(THE DATA)

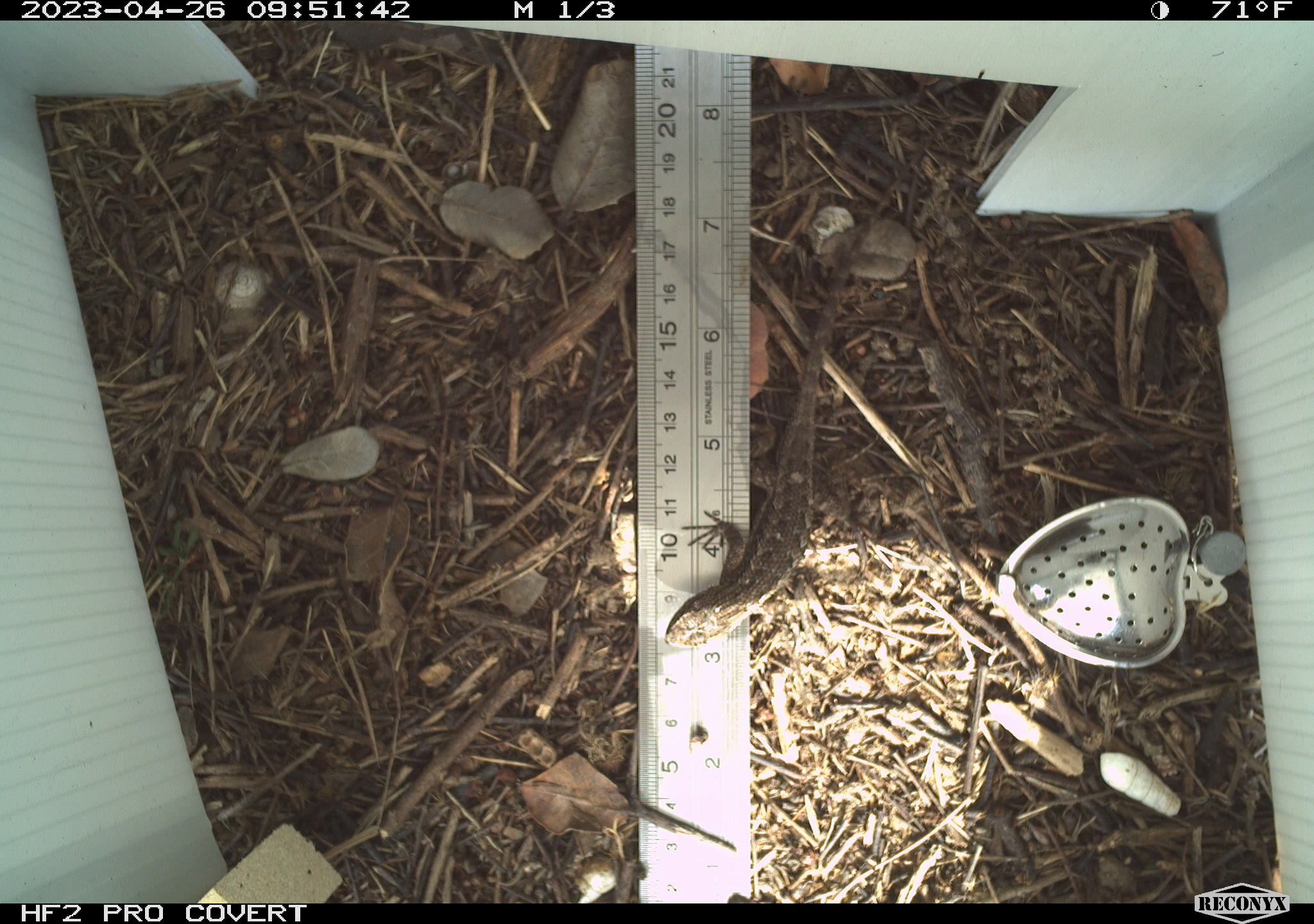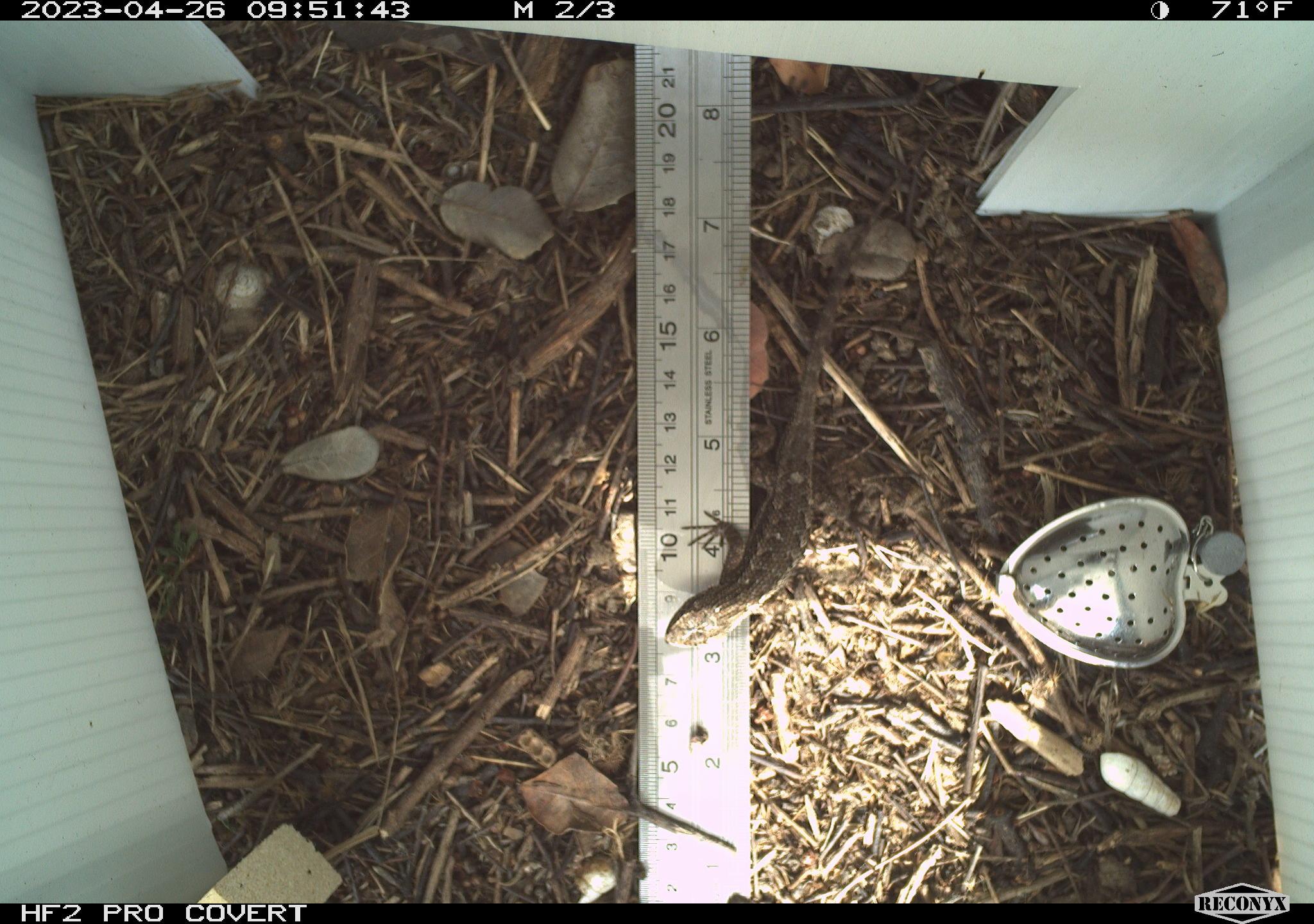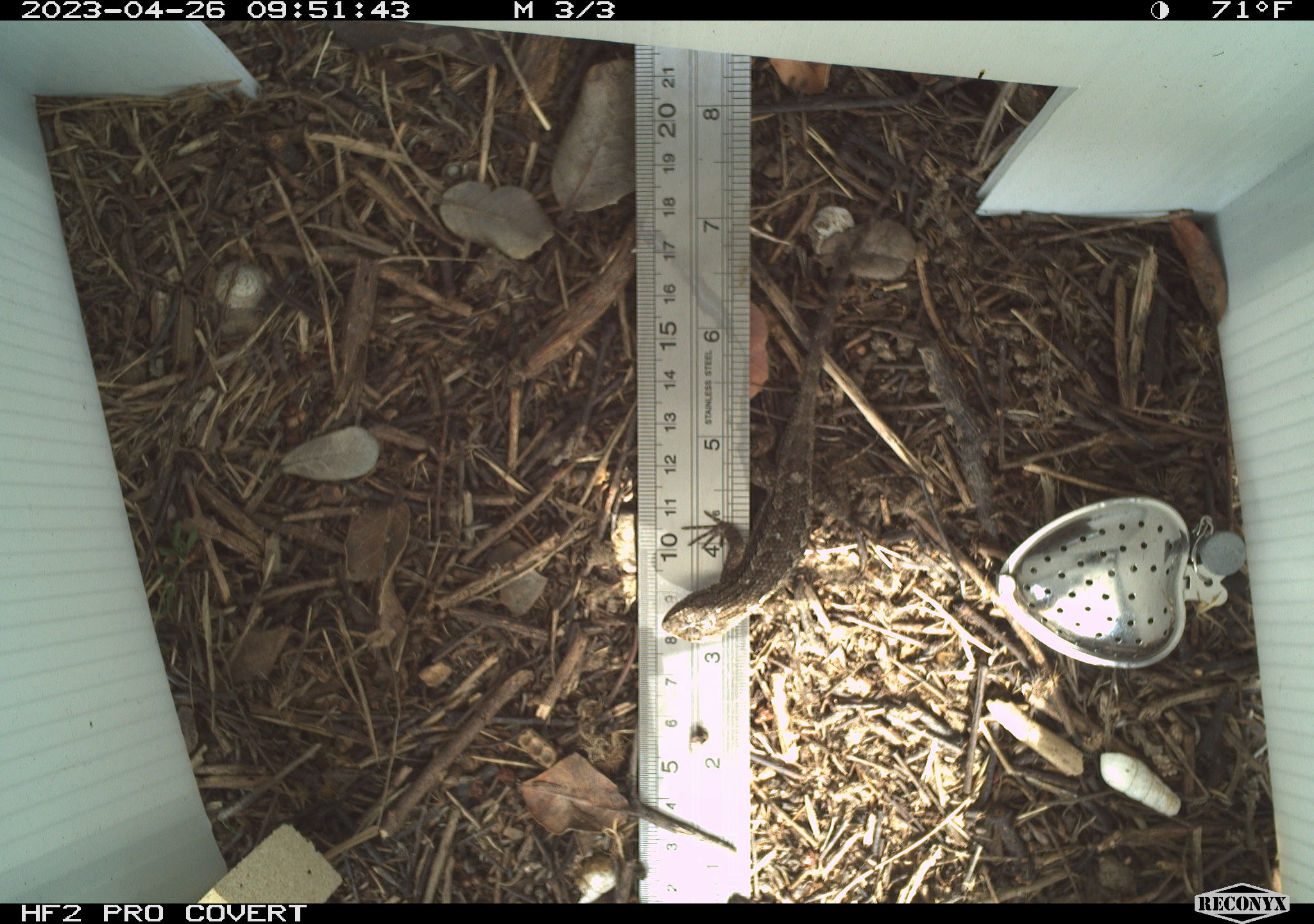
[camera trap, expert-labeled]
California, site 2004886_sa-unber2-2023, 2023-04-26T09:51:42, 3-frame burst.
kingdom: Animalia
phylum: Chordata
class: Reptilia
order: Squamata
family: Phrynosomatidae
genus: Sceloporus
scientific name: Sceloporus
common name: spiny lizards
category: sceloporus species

(End THE DATA)

TRY IT:
Every line of the listing is to be retyped exactly; pictures stay out.

TASK ANSWER:
[camera trap, expert-labeled]
California, site 2004886_sa-unber2-2023, 2023-04-26T09:51:42, 3-frame burst.
kingdom: Animalia
phylum: Chordata
class: Reptilia
order: Squamata
family: Phrynosomatidae
genus: Sceloporus
scientific name: Sceloporus
common name: spiny lizards
category: sceloporus species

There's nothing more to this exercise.